Summary
IDEXX Laboratories, Inc. reported solid revenue growth for the six months ended June 30, 2015, with total revenue increasing by 6.1% year-over-year to $795.8 million. This growth was primarily driven by the Companion Animal Group (CAG) segment, which saw an 8.9% increase in revenue, particularly in recurring diagnostics revenue. The company successfully transitioned to an all-direct sales strategy in the U.S., which is contributing to distributor margin capture and influencing revenue growth. Despite a challenging foreign currency environment impacting international revenue, IDEXX demonstrated resilience. Financially, the company maintained profitability, with net income attributable to IDEXX stockholders at $103.5 million for the first six months. The balance sheet shows a significant increase in long-term debt, reflecting recent note issuances to fund general corporate purposes. While cash flow from operations decreased compared to the prior year, primarily due to changes in working capital, the company maintained sufficient liquidity through its credit facility and cash reserves.
Financial Highlights
54 data points| Revenue | $413.34M |
| Cost of Revenue | $180.59M |
| Gross Profit | $232.76M |
| R&D Expenses | $24.32M |
| Operating Income | $88.30M |
| Interest Expense | $7.26M |
| Net Income | $56.91M |
| EPS (Basic) | $0.61 |
| EPS (Diluted) | $0.60 |
| Shares Outstanding (Basic) | 93.38M |
| Shares Outstanding (Diluted) | 94.31M |
Key Highlights
- 1Total revenue increased by 6.1% to $795.8 million for the six months ended June 30, 2015, compared to the same period in 2014.

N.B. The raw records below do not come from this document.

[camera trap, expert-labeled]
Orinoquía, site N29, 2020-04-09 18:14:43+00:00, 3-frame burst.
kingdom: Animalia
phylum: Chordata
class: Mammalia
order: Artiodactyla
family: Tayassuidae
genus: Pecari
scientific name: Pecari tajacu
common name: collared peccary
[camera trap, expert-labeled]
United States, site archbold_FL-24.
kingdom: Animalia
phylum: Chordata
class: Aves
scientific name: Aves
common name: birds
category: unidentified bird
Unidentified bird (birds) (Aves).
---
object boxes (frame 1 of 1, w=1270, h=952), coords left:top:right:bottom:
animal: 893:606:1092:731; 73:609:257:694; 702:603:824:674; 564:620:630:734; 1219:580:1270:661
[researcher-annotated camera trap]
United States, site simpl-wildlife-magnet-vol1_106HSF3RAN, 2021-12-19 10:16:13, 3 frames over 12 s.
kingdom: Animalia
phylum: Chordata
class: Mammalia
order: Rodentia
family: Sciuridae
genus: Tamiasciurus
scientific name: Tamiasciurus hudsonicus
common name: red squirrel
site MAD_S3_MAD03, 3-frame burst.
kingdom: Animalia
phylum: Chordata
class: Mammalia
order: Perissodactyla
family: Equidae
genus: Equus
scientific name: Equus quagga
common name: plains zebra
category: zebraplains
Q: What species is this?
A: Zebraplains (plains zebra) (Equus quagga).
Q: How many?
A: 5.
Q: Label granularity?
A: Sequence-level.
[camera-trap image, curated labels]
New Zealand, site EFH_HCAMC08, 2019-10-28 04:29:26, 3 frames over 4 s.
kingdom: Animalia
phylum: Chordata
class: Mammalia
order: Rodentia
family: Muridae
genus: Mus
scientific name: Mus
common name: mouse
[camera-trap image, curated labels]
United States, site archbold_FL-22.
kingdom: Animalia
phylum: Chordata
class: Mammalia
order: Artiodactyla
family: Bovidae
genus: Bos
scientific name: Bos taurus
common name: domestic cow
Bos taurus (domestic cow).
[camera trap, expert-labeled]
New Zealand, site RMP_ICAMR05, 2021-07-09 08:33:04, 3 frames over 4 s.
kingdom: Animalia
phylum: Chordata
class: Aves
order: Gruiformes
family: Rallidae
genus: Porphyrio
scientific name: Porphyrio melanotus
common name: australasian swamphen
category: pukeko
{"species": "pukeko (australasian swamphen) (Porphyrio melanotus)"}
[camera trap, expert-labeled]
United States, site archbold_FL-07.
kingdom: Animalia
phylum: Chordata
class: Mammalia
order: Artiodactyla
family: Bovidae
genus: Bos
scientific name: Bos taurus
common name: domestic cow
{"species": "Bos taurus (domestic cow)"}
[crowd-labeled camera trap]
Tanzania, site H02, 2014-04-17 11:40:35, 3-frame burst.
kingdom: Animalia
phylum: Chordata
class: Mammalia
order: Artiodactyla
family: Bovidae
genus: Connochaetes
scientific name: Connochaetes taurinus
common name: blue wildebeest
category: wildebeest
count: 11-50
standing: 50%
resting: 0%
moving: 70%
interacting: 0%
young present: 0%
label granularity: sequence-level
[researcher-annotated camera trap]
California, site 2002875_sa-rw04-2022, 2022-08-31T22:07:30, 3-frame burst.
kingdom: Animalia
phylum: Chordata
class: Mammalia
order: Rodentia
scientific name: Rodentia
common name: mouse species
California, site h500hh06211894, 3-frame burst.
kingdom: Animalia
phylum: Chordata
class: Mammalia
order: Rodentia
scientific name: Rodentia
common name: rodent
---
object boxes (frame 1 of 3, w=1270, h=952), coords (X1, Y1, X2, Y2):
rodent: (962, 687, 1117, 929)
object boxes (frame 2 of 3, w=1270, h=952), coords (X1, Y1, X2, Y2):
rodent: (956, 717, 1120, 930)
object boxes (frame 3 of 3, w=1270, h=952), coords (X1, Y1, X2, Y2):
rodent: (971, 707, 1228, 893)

- 2Companion Animal Group (CAG) was the primary growth driver, with revenue up 8.9% to $676.1 million, largely due to recurring diagnostics revenue.
- 3The company successfully completed the transition to an all-direct sales strategy in the U.S., which is contributing to revenue growth through distributor margin capture.
- 4Net income attributable to stockholders was $103.5 million for the first six months of 2015.
- 5Long-term debt increased significantly due to the issuance of new senior notes, totaling approximately $250 million during the period.
- 6Cash flow from operating activities decreased by $49.8 million to $65.5 million for the six months ended June 30, 2015, impacted by changes in working capital.
- 7The company reported $163.2 million in cash and cash equivalents as of June 30, 2015, and had $201.0 million in remaining borrowing availability under its credit facility.